== TASK DETAILS ==
Below is a listing; print exactly its lines from the one containing "Stop - yellow" down to the one containing "Directory of Wooden", both inclusive, with every picture left out.

== DATA IN THIS EXERCISE ==
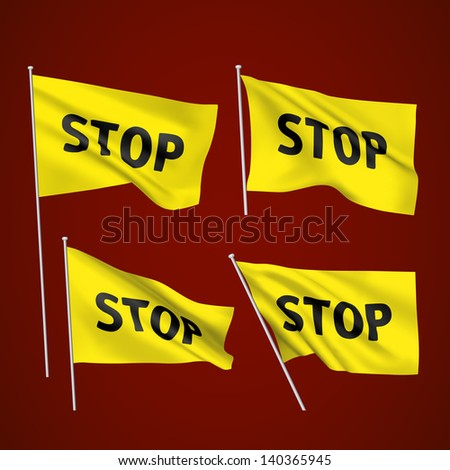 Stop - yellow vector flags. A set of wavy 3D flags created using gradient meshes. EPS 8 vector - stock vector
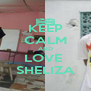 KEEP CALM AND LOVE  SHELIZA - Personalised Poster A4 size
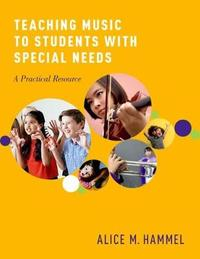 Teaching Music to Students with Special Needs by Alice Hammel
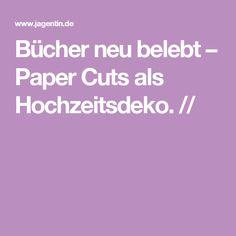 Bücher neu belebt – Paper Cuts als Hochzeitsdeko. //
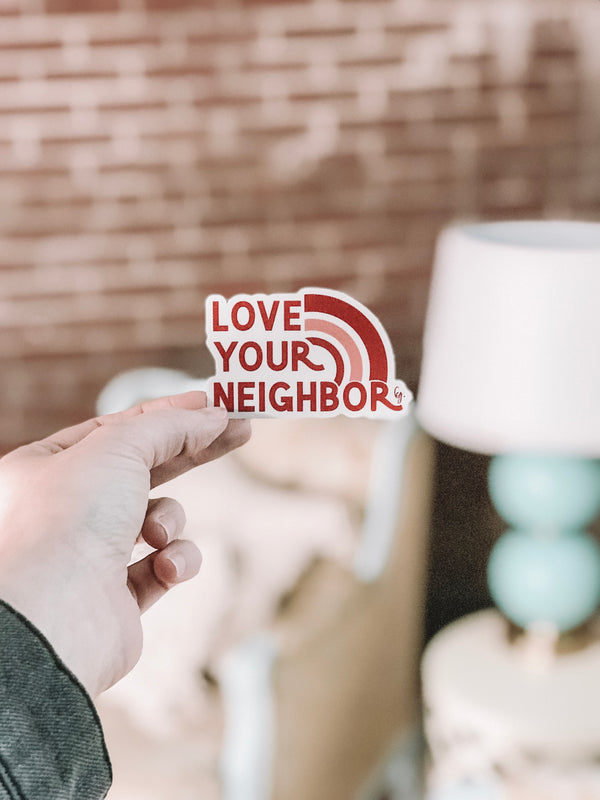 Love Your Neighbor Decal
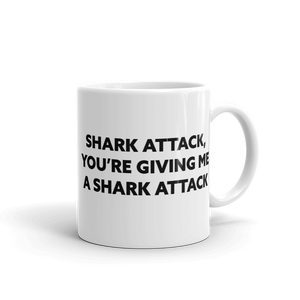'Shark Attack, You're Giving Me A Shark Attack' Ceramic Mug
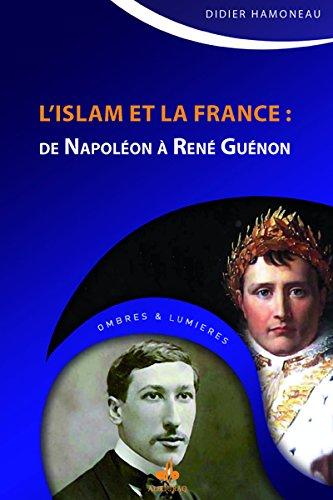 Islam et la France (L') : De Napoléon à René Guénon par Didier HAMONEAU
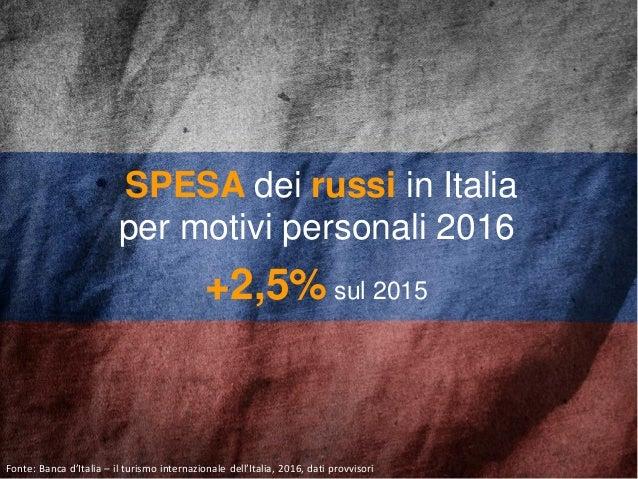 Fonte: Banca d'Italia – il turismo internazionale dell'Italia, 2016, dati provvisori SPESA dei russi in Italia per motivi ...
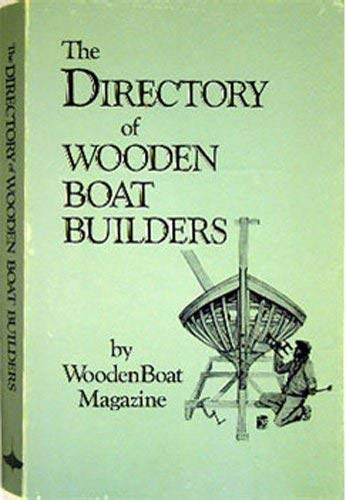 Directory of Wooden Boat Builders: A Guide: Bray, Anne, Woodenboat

==

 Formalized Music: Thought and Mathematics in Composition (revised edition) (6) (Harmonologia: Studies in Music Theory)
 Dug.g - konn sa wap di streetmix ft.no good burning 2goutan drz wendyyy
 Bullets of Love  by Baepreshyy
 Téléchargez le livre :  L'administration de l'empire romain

== THE COMPLETED TASK ==
 Stop - yellow vector flags. A set of wavy 3D flags created using gradient meshes. EPS 8 vector - stock vector
 KEEP CALM AND LOVE  SHELIZA - Personalised Poster A4 size
 Teaching Music to Students with Special Needs by Alice Hammel
 Bücher neu belebt – Paper Cuts als Hochzeitsdeko. //
 Love Your Neighbor Decal
'Shark Attack, You're Giving Me A Shark Attack' Ceramic Mug
 Islam et la France (L') : De Napoléon à René Guénon par Didier HAMONEAU
 Fonte: Banca d'Italia – il turismo internazionale dell'Italia, 2016, dati provvisori SPESA dei russi in Italia per motivi ...
 Directory of Wooden Boat Builders: A Guide: Bray, Anne, Woodenboat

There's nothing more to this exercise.